10mmネオジウムドライバーEssenceは適切なサイズを採用しており、インピーダンス32オームの技術仕様を実現しています。ハイブリッドANC技術は大幅なノイズ減衰性能を有し、業界標準レベルの結果を提供しています。低遅延Bluetooth実装によりゲーミング用途での遅延を軽減しており、Bluetooth 5.3とSBC/AACコーデック対応は現在の標準的な技術水準です。特許技術や独自の音響工学的アプローチは確認されておらず、全体的に既存技術の組み合わせにとどまっています。

コストパフォーマンス

\[\Large \text{0.6}\]

現在の市場調査に基づくと、ASUS ROG Cetra True Wireless(オリジナルモデル)は各販売店で約18,000円で販売されています。

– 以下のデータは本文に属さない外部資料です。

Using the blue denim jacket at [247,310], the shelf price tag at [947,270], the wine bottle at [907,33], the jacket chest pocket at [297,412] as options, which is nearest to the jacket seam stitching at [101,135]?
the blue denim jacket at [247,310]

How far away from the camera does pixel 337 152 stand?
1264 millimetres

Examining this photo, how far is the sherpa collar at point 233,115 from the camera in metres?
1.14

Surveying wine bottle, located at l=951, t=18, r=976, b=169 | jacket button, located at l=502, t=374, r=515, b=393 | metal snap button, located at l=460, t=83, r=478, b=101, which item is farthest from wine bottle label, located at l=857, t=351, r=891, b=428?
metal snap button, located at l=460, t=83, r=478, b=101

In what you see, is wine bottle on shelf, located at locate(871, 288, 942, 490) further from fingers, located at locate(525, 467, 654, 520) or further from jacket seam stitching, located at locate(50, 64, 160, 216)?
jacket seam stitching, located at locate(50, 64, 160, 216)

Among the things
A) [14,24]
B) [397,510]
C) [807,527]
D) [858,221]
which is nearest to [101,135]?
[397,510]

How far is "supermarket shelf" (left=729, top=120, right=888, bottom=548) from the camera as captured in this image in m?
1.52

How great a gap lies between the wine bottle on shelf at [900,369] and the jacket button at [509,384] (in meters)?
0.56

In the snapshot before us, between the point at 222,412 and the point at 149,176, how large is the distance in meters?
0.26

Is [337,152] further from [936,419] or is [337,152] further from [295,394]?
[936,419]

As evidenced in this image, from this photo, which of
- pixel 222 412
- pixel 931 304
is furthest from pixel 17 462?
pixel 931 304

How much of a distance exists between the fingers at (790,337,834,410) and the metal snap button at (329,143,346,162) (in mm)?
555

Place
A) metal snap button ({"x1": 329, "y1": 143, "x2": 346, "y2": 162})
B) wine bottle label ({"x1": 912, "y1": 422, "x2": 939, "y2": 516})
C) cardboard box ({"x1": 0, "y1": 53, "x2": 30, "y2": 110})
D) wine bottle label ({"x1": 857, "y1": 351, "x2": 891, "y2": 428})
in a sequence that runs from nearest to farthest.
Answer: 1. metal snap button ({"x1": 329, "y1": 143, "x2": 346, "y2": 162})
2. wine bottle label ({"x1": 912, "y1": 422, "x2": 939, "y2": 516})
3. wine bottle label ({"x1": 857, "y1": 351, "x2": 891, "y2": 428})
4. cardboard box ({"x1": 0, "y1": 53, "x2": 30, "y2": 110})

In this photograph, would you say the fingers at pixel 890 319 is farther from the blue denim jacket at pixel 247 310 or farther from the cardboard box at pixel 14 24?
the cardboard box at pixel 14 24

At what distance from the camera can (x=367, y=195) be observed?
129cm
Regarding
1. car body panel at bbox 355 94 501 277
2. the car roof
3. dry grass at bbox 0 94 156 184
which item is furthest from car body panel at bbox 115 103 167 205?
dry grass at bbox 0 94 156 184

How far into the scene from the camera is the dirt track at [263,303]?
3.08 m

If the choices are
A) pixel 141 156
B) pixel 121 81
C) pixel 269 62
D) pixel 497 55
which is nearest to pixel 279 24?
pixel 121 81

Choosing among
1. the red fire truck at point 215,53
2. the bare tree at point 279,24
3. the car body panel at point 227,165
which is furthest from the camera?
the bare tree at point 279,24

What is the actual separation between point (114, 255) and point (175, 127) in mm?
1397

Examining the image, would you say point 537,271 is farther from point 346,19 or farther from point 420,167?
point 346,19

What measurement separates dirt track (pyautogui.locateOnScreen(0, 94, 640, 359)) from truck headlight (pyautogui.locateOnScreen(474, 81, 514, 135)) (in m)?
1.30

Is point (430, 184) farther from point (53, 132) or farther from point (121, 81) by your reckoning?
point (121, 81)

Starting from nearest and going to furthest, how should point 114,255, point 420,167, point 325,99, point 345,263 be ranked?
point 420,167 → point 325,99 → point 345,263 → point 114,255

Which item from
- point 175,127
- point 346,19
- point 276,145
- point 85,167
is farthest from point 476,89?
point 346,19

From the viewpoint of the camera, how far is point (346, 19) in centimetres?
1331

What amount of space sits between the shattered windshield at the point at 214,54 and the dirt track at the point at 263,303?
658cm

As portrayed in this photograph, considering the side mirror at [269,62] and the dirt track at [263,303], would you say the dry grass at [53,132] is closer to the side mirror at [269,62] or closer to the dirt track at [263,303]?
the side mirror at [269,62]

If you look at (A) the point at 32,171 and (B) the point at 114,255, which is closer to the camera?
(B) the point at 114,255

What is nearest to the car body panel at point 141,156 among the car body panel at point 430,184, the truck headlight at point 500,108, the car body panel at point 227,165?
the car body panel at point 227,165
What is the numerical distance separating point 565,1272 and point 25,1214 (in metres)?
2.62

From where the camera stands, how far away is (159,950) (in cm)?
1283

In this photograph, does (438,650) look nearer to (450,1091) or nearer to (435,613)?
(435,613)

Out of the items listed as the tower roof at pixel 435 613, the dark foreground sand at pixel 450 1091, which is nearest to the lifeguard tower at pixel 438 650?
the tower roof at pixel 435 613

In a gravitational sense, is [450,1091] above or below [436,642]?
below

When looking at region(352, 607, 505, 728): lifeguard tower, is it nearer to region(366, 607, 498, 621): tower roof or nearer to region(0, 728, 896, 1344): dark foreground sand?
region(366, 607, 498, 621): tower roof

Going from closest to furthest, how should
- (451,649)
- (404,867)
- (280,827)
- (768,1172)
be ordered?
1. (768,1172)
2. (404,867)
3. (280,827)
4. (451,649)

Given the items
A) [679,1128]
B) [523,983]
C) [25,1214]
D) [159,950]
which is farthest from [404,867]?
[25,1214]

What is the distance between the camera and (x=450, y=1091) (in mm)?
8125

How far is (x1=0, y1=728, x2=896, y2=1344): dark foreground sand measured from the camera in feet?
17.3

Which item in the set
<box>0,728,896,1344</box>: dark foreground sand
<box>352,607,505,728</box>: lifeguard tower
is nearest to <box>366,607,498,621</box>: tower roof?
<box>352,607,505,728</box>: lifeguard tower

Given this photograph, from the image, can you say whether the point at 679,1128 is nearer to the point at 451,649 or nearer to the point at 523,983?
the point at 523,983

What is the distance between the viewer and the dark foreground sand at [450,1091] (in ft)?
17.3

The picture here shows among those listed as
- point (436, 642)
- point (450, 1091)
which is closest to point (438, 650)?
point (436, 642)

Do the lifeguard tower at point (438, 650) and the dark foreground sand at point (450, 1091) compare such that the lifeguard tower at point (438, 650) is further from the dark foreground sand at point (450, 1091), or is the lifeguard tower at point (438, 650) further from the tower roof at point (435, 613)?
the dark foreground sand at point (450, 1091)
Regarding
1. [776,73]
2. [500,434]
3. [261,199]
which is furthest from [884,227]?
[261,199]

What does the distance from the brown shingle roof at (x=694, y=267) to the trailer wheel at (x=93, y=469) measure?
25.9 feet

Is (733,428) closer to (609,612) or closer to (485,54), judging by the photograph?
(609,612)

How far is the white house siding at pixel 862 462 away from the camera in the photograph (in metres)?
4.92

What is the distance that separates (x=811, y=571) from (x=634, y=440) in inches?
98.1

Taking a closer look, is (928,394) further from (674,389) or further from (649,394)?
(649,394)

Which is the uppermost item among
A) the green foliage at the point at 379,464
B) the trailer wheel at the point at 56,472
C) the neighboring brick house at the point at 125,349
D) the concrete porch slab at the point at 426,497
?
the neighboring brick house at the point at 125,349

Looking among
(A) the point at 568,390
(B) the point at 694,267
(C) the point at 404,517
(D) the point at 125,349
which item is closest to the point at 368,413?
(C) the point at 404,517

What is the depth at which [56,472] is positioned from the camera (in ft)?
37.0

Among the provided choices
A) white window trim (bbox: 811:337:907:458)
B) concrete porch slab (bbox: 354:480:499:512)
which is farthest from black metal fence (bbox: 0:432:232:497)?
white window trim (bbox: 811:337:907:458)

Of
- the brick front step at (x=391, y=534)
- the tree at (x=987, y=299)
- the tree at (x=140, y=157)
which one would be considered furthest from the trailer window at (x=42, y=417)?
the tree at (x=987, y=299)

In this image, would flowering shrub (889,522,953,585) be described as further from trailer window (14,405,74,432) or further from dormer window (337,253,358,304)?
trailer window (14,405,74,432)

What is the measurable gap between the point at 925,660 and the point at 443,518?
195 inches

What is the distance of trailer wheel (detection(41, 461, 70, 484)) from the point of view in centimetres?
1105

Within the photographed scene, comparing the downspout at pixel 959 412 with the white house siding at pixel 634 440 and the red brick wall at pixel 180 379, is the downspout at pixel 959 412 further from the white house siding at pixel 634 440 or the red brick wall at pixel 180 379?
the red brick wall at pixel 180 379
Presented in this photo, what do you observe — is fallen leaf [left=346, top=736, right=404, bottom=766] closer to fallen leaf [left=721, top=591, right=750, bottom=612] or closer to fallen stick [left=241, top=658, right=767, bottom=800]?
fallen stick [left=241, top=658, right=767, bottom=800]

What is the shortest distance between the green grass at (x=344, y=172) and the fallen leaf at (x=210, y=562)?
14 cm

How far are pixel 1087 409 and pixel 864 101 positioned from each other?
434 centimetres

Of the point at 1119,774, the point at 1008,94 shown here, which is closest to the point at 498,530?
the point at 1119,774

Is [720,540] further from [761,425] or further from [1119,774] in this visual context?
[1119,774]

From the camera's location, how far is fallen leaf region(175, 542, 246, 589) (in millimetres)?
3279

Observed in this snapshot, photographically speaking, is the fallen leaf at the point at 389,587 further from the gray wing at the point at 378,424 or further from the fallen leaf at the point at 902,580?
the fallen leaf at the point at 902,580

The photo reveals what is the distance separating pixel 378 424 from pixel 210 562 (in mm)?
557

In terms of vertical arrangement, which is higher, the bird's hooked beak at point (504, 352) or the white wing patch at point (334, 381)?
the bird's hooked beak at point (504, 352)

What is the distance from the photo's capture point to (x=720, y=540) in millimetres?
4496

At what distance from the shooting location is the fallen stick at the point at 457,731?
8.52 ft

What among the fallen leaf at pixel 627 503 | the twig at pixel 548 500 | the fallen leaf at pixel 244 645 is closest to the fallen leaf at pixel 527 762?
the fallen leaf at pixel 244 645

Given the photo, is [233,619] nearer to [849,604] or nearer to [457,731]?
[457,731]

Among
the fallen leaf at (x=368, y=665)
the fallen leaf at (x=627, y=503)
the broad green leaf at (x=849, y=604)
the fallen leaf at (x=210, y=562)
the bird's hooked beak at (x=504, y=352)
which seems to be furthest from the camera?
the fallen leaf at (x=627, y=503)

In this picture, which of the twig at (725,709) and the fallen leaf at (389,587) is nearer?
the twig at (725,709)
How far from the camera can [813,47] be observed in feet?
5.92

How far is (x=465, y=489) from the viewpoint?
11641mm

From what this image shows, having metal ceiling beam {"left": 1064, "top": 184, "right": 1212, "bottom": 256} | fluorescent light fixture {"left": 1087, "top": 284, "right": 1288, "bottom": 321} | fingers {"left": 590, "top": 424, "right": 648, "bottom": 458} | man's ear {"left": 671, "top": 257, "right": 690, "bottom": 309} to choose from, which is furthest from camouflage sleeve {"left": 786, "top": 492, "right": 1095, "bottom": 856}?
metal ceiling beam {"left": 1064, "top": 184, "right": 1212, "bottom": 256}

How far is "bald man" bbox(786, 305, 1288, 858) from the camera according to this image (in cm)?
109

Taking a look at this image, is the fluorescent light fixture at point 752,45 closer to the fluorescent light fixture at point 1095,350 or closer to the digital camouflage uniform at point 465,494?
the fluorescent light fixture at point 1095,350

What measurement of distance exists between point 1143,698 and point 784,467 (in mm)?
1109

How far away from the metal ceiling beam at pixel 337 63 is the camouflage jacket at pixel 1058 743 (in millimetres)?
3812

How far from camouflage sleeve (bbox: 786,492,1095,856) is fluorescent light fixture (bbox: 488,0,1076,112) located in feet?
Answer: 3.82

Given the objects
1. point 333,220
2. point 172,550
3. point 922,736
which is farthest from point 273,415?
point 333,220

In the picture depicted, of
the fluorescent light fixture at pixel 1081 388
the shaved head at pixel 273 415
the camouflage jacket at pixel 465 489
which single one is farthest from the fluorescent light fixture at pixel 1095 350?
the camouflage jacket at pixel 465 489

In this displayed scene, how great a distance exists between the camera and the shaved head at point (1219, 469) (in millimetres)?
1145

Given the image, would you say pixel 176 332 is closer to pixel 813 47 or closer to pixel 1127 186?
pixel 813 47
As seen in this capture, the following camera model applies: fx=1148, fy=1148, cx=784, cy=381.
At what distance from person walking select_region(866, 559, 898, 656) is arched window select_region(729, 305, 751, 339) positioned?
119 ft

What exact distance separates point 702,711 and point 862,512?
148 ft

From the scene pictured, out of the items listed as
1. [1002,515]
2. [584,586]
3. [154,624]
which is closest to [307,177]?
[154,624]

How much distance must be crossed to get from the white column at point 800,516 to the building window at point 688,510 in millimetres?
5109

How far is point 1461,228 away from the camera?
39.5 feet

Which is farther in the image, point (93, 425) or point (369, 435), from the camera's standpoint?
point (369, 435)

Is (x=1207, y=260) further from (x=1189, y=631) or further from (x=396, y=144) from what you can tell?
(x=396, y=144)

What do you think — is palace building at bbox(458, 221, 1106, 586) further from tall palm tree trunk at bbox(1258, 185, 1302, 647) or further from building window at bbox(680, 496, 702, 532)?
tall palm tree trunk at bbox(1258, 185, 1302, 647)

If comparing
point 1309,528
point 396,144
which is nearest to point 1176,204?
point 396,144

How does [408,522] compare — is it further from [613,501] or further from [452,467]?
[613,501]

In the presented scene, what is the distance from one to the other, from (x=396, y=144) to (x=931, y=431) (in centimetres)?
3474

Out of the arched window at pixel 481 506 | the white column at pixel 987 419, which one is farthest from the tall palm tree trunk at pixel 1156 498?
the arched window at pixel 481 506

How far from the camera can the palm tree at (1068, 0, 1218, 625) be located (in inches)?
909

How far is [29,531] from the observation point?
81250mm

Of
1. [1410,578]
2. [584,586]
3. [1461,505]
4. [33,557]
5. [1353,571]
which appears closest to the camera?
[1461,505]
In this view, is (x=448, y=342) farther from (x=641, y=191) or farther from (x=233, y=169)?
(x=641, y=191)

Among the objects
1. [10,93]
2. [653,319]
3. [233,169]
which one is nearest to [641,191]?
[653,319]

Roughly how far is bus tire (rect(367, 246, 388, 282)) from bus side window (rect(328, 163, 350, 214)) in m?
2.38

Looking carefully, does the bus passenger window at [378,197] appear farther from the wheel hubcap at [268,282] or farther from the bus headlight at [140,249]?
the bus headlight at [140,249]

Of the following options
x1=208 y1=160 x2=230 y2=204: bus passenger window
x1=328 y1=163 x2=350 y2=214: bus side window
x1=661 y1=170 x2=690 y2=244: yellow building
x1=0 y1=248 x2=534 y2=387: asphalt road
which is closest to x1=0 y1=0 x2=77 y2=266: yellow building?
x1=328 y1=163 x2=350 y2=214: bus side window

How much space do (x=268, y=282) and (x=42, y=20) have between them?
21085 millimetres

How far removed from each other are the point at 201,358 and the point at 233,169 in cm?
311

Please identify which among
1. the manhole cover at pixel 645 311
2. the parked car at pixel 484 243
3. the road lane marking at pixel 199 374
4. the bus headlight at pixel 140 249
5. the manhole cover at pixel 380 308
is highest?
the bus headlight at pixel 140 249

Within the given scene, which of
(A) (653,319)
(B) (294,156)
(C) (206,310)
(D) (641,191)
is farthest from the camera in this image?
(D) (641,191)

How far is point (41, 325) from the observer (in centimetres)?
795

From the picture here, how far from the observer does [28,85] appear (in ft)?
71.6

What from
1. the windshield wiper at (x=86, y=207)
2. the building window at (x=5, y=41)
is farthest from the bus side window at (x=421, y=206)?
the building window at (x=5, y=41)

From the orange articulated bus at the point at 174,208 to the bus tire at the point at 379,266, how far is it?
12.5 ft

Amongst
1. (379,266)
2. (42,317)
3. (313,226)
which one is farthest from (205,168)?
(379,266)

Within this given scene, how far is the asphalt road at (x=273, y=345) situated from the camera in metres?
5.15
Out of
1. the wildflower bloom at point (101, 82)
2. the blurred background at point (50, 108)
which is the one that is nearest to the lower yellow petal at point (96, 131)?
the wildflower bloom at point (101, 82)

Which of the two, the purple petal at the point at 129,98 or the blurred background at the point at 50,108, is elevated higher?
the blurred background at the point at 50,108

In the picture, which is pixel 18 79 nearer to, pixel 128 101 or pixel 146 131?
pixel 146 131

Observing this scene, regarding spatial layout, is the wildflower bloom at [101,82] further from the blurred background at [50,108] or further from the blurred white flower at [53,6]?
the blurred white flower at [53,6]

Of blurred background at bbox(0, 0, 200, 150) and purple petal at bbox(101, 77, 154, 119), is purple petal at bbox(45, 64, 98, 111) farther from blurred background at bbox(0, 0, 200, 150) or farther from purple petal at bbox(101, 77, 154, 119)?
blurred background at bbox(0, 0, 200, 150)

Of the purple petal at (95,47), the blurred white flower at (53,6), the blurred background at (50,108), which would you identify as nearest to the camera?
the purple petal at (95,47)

ゲーミング低遅延、ANC、同等のバッテリー性能を含む同等機能を持つ製品として複数の選択肢が存在します。最も安価な同等製品はEarFun Air Pro 4(約11,600円)で、アダプティブANC、低遅延ゲーミングモード、優れたバッテリー寿命を提供します。JBL Quantum TWS(約13,500円)も専用ゲーミング機能を持つ競合製品として挙げられます。11,600円 ÷ 18,000円 = 0.64の計算により、本製品のコストパフォーマンスは0.6と評価されます。

信頼性・サポート

\[\Large \text{0.7}\]

ASUSは業界標準の保証期間を提供しており、日本国内でのサポート体制も整備されています。ROGブランドとしての品質管理は一定水準を維持していますが、完全ワイヤレスイヤホンという製品特性上、バッテリー劣化や接続安定性の長期的な保証は限定的です。Armoury Crateアプリによるファームウェア更新対応は評価できるものの、更新頻度や機能追加の積極性は競合他社と比較して標準的なレベルです。

設計思想の合理性

\[\Large \text{0.4}\]

ゲーミング用途に特化したチューニングという設計思想は、特定の市場ニーズに応えるものの限定的な合理性しか示していません。低遅延接続の実装やANC機能の搭載は、ゲーミング環境での実用性を高めています。しかし、大幅なベース強調を伴うV字型周波数特性は、忠実な音響再生の科学的根拠に乏しく、主観的な好みのために音質を犠牲にしています。競合製品が音響透明性を損なうことなくゲーミング機能を実現している点で、このアプローチは特に問題です。ゲーミング特化製品であっても、ニュートラルな周波数特性から大幅に逸脱する設計は、音響忠実度の観点から根本的に非合理的な選択です。

アドバイス

ASUS ROG Cetra True Wirelessは、ゲーミングに特化した機能を求めるユーザーには一定の価値を提供しますが、音質を重視するユーザーには推奨できません。現在の市場代替品であるEarFun Air Pro 4(約11,600円)やJBL Quantum TWS(約13,500円)が同等のゲーミング機能をより安価に提供していますが、価格差は当初の計算ほど極端ではありません。ASUSブランドの信頼性やArmoury Crateアプリとの統合を重視するユーザーには意味があります。ゲーミング用途であっても、音質の科学的妥当性を犠牲にする必要はなく、より良い音響特性を持つ選択肢も存在します。本製品のV字型チューニングは聴覚疲労を引き起こす可能性があり、長期使用には注意が必要です。価格重視なら競合製品、ブランド重視なら本製品という選択になります。